The flow-on effect of a commodity price slump a few years back saw property prices crash in most of the nation’s mining towns. This left investors high and dry as prices and rents declined by as much as 60% in some markets.
However, as CoreLogic’s recent report seems to indicate, is the worst finally over?
“History shows that mining booms don’t last forever and it would be difficult to find anyone that could suggest the house prices in many of these towns were sustainable during the boom,” said Cameron Kusher, research analyst at CoreLogic. “At the time, prices were being driven higher by a temporary influx of residents on high incomes, and therefore, creating greater housing demand at a time in which supply …was largely irresponsive, which drove prices to record-high levels.”
When demand began to subside, supply was beginning to increase; this in turn led to substantial falls in both prices and sales, according to Kusher.
Listed here are some of the key statistics for house prices in selected mining- and resource-related regions of Australia.
- Gladstone, QLD
The city noted 578 sales over the past year at a median price of $323,875. Sales volumes are 68% lower than their July 2007 peak, and median prices are 32% lower than their September 2012 peak.
- Mackay, QLD
The city saw 1,216 sales over the past year at a median price of $335,000. Sales volumes are 63% lower than their April 2004 peak, and median prices are 23% lower than their June 2013 peak.

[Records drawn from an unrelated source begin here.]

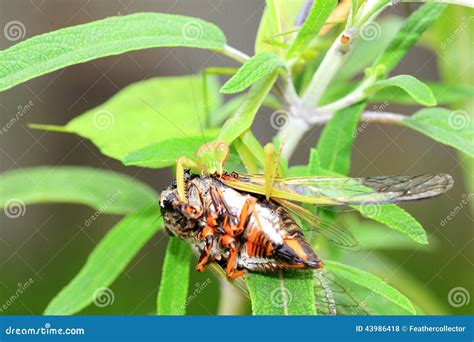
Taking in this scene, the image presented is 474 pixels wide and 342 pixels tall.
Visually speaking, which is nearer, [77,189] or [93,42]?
[93,42]

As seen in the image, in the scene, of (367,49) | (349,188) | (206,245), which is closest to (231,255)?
(206,245)

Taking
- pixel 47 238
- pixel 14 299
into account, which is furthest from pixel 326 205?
pixel 47 238

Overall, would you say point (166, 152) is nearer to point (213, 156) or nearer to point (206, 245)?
point (213, 156)

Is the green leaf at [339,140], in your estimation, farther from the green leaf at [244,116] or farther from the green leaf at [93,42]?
the green leaf at [93,42]

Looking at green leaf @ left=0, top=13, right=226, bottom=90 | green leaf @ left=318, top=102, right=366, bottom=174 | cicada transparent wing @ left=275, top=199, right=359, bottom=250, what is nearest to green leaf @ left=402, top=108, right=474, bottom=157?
green leaf @ left=318, top=102, right=366, bottom=174

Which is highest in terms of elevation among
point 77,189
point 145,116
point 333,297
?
point 333,297

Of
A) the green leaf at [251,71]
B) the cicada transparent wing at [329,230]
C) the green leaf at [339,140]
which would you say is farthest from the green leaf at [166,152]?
the green leaf at [339,140]
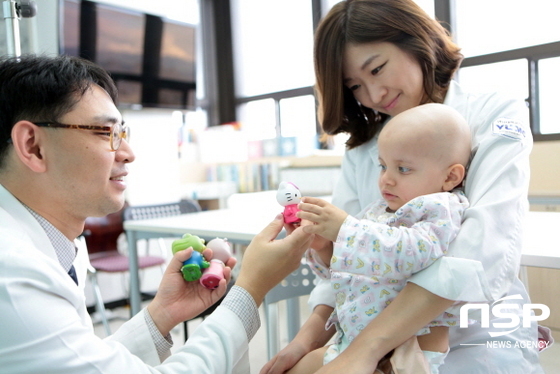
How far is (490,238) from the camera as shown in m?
1.00

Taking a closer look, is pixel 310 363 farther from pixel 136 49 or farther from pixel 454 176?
pixel 136 49

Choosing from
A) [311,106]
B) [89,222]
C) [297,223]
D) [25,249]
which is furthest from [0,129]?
[311,106]

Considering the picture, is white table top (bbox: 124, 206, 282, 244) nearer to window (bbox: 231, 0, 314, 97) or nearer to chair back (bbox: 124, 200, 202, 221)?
chair back (bbox: 124, 200, 202, 221)

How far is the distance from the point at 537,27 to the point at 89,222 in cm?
384

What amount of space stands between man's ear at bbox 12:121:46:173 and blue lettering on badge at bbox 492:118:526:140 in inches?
39.9

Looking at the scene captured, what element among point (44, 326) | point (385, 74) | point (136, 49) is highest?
point (136, 49)

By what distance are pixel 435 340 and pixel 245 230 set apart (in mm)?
1061

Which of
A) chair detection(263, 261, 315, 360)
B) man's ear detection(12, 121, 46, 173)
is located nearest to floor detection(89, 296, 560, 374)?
chair detection(263, 261, 315, 360)

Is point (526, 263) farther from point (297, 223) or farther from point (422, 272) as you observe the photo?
point (297, 223)

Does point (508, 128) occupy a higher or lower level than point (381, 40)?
lower

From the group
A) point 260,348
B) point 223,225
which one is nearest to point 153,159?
point 260,348

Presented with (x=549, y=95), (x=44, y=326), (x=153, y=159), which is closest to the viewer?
(x=44, y=326)

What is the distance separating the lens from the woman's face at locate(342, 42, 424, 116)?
51.7 inches

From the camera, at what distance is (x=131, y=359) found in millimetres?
873
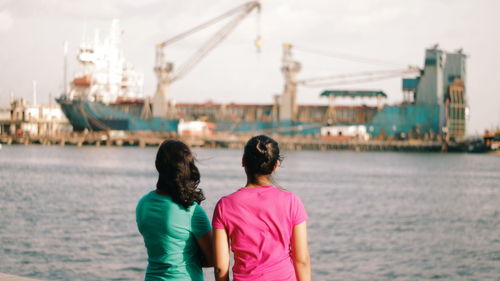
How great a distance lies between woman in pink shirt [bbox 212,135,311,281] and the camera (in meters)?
3.19

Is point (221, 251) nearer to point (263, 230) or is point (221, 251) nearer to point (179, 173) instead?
point (263, 230)

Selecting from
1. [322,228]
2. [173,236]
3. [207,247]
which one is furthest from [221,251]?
[322,228]

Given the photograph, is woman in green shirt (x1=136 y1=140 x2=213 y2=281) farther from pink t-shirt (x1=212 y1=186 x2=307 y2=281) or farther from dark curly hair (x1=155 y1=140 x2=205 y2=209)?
pink t-shirt (x1=212 y1=186 x2=307 y2=281)

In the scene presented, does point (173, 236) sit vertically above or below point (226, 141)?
above

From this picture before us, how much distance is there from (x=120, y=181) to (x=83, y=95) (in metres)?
61.6

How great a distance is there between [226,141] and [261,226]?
88.1 meters

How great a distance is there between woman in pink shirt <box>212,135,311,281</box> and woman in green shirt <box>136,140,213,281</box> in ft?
0.32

- Isaac, QLD (see Mackay, QLD)
A mere 198 sales were noted over the past year at a median price of $140,000. Sales volumes are 70% lower than their March 2012 peak, and median prices are 77% lower than their November 2012 peak.
- Port Hedland, WA
A modest 204 sales were noted over the past year at a median price of $300,000. Sales volumes are 49% lower than their July 2006 peak, and median prices are 67% lower than their June 2013 peak.
While each of these markets recorded significant declines in sales and selling prices following the commodity slump, more recently, each market has started to see sales rise again.

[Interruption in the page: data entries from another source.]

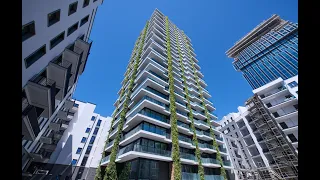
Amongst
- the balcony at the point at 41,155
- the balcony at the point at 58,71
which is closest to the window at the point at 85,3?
the balcony at the point at 58,71

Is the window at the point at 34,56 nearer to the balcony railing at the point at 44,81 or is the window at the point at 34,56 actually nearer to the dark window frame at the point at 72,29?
the balcony railing at the point at 44,81

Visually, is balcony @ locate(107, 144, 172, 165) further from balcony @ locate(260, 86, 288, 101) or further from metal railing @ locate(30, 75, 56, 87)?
balcony @ locate(260, 86, 288, 101)

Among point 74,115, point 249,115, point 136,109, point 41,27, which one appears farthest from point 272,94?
point 74,115

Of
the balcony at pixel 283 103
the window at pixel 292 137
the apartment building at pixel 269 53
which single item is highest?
the apartment building at pixel 269 53

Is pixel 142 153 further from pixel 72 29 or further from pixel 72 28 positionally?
pixel 72 28

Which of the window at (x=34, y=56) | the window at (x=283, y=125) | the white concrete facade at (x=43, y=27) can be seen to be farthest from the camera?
the window at (x=283, y=125)

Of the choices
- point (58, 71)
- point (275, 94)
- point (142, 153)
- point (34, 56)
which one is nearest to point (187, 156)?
point (142, 153)

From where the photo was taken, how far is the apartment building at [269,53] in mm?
49562

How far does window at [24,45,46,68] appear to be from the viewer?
422 inches

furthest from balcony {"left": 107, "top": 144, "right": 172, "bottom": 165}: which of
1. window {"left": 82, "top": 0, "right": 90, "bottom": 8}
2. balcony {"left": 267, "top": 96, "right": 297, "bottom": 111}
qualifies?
balcony {"left": 267, "top": 96, "right": 297, "bottom": 111}

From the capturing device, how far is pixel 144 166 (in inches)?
780

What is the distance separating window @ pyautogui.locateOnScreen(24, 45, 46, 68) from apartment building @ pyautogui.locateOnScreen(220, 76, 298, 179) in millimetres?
43810

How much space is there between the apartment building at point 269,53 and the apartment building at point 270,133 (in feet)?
40.9

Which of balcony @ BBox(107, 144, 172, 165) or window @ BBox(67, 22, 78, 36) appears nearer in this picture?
window @ BBox(67, 22, 78, 36)
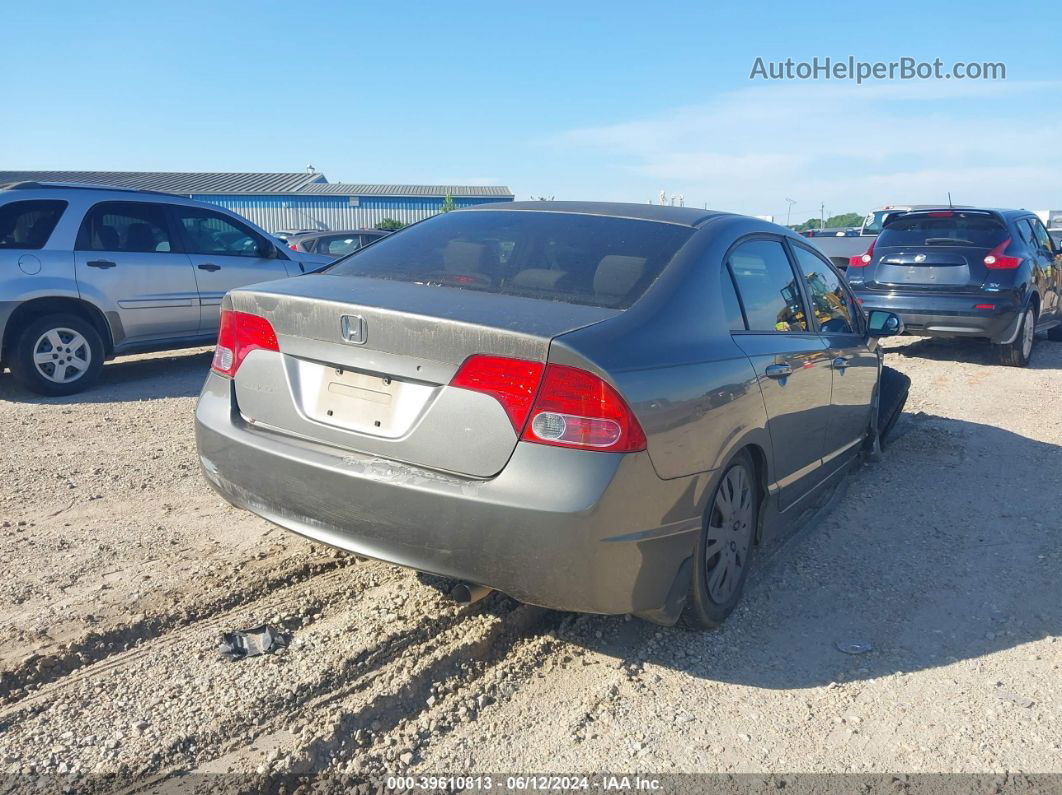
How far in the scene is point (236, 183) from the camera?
5462cm

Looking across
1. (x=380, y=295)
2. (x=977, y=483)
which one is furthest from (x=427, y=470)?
(x=977, y=483)

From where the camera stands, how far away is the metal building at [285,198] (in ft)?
160

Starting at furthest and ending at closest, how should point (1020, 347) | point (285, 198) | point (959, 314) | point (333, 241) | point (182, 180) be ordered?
point (182, 180) < point (285, 198) < point (333, 241) < point (1020, 347) < point (959, 314)

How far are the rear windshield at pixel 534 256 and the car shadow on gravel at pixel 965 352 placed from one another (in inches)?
326

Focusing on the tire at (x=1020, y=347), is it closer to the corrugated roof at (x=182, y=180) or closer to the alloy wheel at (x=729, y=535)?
the alloy wheel at (x=729, y=535)

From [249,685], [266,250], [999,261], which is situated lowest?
[249,685]

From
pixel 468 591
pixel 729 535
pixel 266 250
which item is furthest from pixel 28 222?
pixel 729 535

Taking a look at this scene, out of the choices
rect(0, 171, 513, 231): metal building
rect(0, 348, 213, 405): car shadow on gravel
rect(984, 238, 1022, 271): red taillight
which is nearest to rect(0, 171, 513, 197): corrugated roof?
rect(0, 171, 513, 231): metal building

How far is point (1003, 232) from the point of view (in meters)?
10.2

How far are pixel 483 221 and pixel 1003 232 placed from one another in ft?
27.6

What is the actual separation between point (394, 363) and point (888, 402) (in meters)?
4.37

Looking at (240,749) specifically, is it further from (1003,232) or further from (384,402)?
(1003,232)

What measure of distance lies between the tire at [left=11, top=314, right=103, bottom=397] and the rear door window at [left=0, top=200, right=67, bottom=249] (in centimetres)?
66

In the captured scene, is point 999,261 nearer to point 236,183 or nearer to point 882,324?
point 882,324
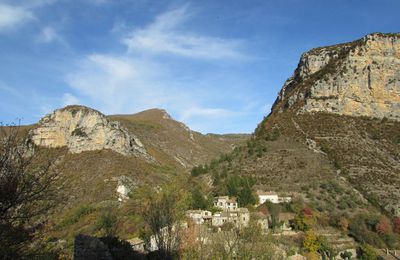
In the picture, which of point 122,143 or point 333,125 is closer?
point 333,125

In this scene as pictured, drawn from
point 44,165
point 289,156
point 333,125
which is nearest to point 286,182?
point 289,156

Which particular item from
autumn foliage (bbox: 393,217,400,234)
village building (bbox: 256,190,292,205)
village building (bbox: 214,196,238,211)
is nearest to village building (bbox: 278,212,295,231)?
village building (bbox: 256,190,292,205)

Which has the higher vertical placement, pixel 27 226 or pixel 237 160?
pixel 237 160

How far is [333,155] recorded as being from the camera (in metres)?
74.2

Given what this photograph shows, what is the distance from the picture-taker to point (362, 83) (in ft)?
299

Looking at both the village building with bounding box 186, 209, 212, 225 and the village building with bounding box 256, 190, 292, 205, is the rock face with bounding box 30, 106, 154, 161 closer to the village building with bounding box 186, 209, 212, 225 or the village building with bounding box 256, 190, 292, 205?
the village building with bounding box 256, 190, 292, 205

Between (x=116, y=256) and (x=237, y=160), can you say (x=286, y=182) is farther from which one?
(x=116, y=256)

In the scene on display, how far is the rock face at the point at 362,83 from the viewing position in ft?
294

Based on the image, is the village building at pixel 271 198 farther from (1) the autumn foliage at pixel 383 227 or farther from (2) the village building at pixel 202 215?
(1) the autumn foliage at pixel 383 227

“While this result is unlikely to represent demand substantial enough to drive prices higher, it may be enough to slow or stop the declines in prices in the short to longer term,” Kusher said. “It’s also important to remember that it’s not as if there is no demand for housing in these towns, it’s just substantially lower than it was during the mining boom. Anyone looking to purchase now is securing a property at a substantial discount from previous highs. However, these towns also continue to achieve some of the best rental returns based on current pricing and rents.”